I'm learning the well known sorting algorithms and implementing them myself. I have recently done merge sort and the code I have is:
def merge(l, r, direction):
# print('merging')
# print(l, r)
# adding infinity to end of list so we know when we've hit the bottom of one pile
l.append(inf)
r.append(inf)
A = []
i, j = 0, 0
while (i < len(l)) and (j < len(r)):
if l[i] <= r[j]:
A.append(l[i])
i += 1
else:
A.append(r[j])
j += 1
# removing infinity from end of list
A.pop()
return(A)
def merge_sort(num_lst, direction='increasing', level=0):
if len(num_lst) > 1:
mid = len(num_lst)//2
l = num_lst[:mid]
r = num_lst[mid:]
l = merge_sort(l, level=level + 1)
r = merge_sort(r, level=level + 1)
num_lst = merge(l, r, direction)
return num_lst
What I have seen in other implementations that differs from my own is in the merging of lists. Where I just create a blank list and append elements in numerical order other pass the preexisting into merge and overwrite each element to create a list in numerical order. Something like:
def merge(arr, l, m, r):
n1 = m - l + 1
n2 = r- m
# create temp arrays
L = [0] * (n1)
R = [0] * (n2)
# Copy data to temp arrays L[] and R[]
for i in range(0 , n1):
L[i] = arr[l + i]
for j in range(0 , n2):
R[j] = arr[m + 1 + j]
# Merge the temp arrays back into arr[l..r]

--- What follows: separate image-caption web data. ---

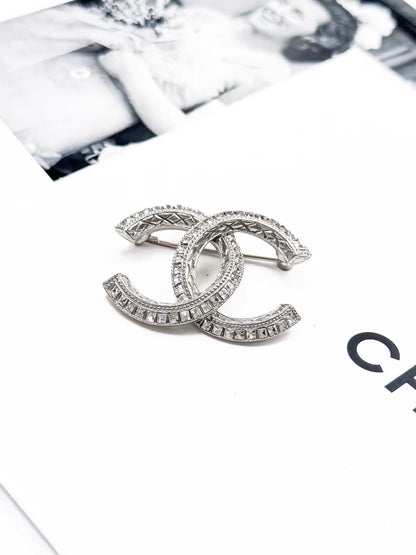 Chanel 23P silver brooch with full diamond embossing
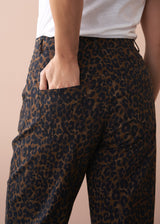 Leopard print pants worn by a person on a beige background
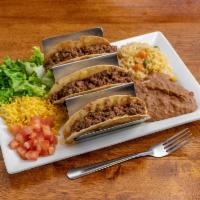 Crispy Tacos · 3 pieces. Corn tortillas, ground beef or shredded chicken, lettuce, tomatoes, cheese, served...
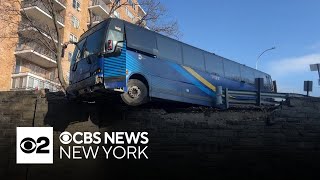 MTA bus crashes through retaining wall, dangles over roadway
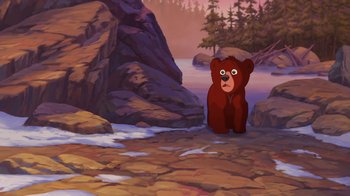 Movie still from “Brother Bear 2” (2006), directed by Ben Gluck – An animated brown bear sitting on a rocky shore; Wide shot, High angle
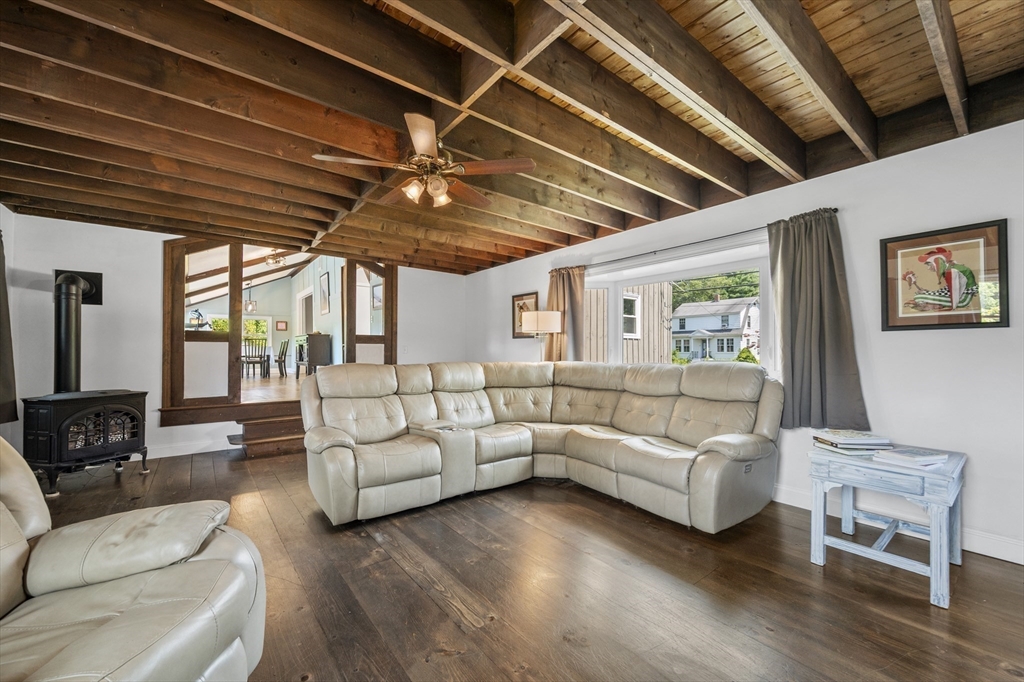 63 River Street Andover, MA 01810 - Photo 18 of 40 a living room with furniture and a large window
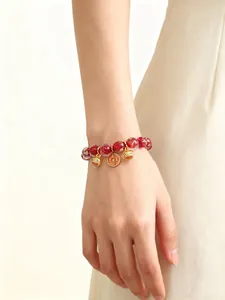 Detailansicht eines roten Glasperlenarmbands mit goldenen Glücksbringern am Handgelenk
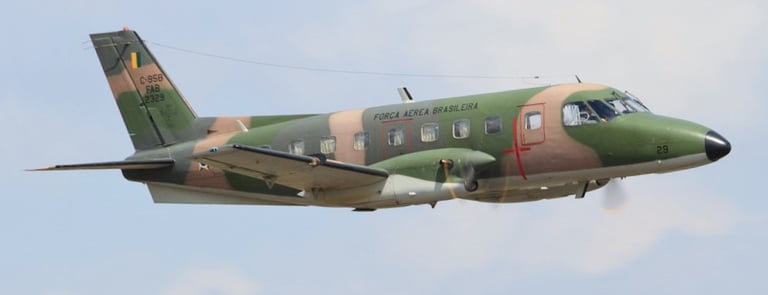 a military plane flying in the sky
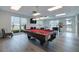 Recreation room featuring a billiards table and lots of natural light at 400 64Th Ave # 1108, St Pete Beach, FL 33706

i = 0 # Initial index of first subarray
j = 0 # Initial index of second subarray
k = l # Initial index of merged subarray
while i < n1 and j < n2 :
if L[i] <= R[j]:
arr[k] = L[i]
i += 1
else:
arr[k] = R[j]
j += 1
k += 1
# Copy the remaining elements of L[], if there
# are any
while i < n1:
arr[k] = L[i]
i += 1
k += 1
# Copy the remaining elements of R[], if there
# are any
while j < n2:
arr[k] = R[j]
j += 1
k += 1
I'm curious about the following:
Problem
Is using a append() on a blank list a bad idea? By my understanding when python creates a list it grabs a certain size chunk of memory and if our list grows beyond that copies the list to a different and larger section of memory (which seems it would be pretty high cost if it happened even once for a large list let alone repeatedly).
Is there just a higher cost to using append() compared to accessing a list by index? It would seemed to me append would be able to do things at a fairly low cost.